Reading passage
Estimating Survivor Function Using Adjusted Product Limit Estimator in the Presence of Ties
Job Isaac Mukangai^{*}, Leo Odiwuor Odongo
Department of Statistics and Actuarial Science, Kenyatta University, Nairobi, Kenya
Email address:
To cite this article:
Job Isaac Mukangai, Leo Odiwuor Odongo. Estimating Survivor Function Using Adjusted Product Limit Estimator in the Presence of Ties. American Journal of Theoretical and Applied Statistics. Vol. 5, No. 5, 2016, pp. 290-296. doi: 10.11648/j.ajtas.20160505.17
Received: July 21, 2016; Accepted: August 1, 2016; Published: August 21, 2016
Abstract: We develop an adjusted Product Limit estimator for estimating survival probabilities in the presence of ties that incorporates censored individuals using the proportion of failing for uncensored individuals. We also develop a variance estimator of the adjusted Product Limit estimator for calculating confidence intervals. Simulation studies are carried out to assess the performance of the developed estimator in comparison to the performance of Kaplan-Meier and modified Kaplan-Meier estimators. Some simulation results are presented and one real data is used for illustration. The results indicate that the proposed estimator out performs the other estimators in estimating survival probabilities in presence of ties.

Directive A
In the survival estimator article, which two estimators does the simulation study compare the new estimator against?
Directive B
Give every date in the survival estimator article, along with the event each one marks.
The listing after this survival estimator article is separate material.

Data segment

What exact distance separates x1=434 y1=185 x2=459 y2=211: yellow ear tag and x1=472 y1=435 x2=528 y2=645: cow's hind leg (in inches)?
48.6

Result A
The Kaplan-Meier and modified Kaplan-Meier estimators.

Result B
Received: July 21, 2016
Accepted: August 1, 2016
Published: August 21, 2016